Posted: 30 Aug 2016 06:02 PM PDT

USA Gold

The Darwin Awards For Nations

Posted: 30 Aug 2016 05:40 PM PDT

Submitted by Jeff Thomas via InterntionalMan.com,

The fellow in the photo above is taking a bit of a risk. If all does not go well for him, he may become a candidate for the annual Darwin Awards – an award given to those who have inadvertently taken themselves out of the gene pool.

Of course, Darwin’s premise was that, through natural selection, those who are born weaker, deformed, or otherwise less capable of survival are less likely to live long enough to procreate, thus assuring an ever-stronger, more adaptable species.

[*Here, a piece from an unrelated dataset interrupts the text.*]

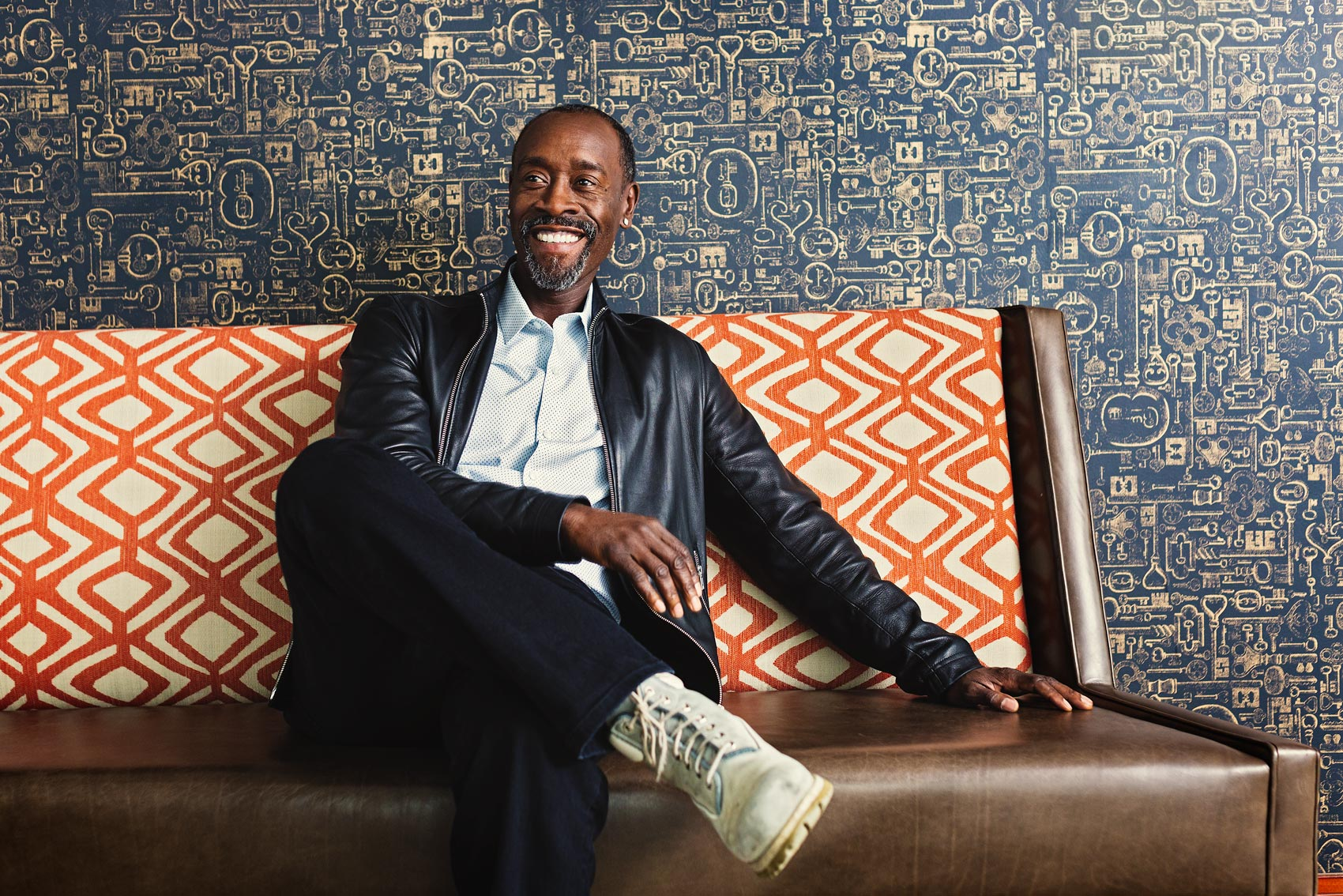 war machine actor don cheadle sitting on couch for washington dc celebrity photography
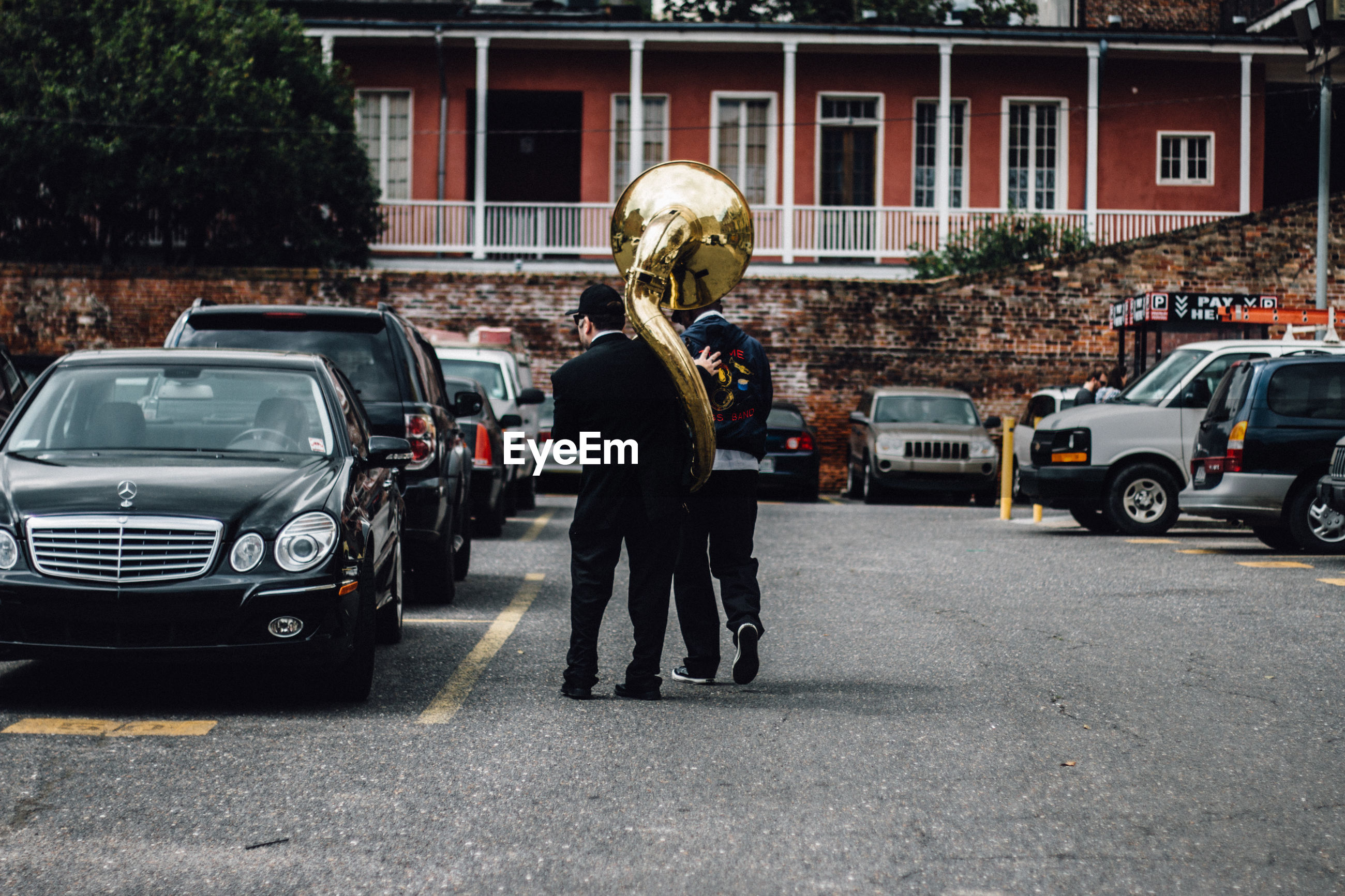 Rear view of man with friend carrying brass instrument in parking lot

This same premise can be applied to banks that follow unsound business practices. They’re more likely to go under as a result. This invariably causes suffering for those individuals who chose to do business with the irresponsible bank, but it can also be argued that those who believe empty promises by an irresponsible bank need to learn the lesson of economic prudence. Winnowing out those banks and their clients results in the responsible banks being stronger.

Of course, when we declare any bank to be “too big to fail,” we assure that the bank in question (and other banks) will behave irresponsibly, as they are assured that they will be bailed out by the taxpayer.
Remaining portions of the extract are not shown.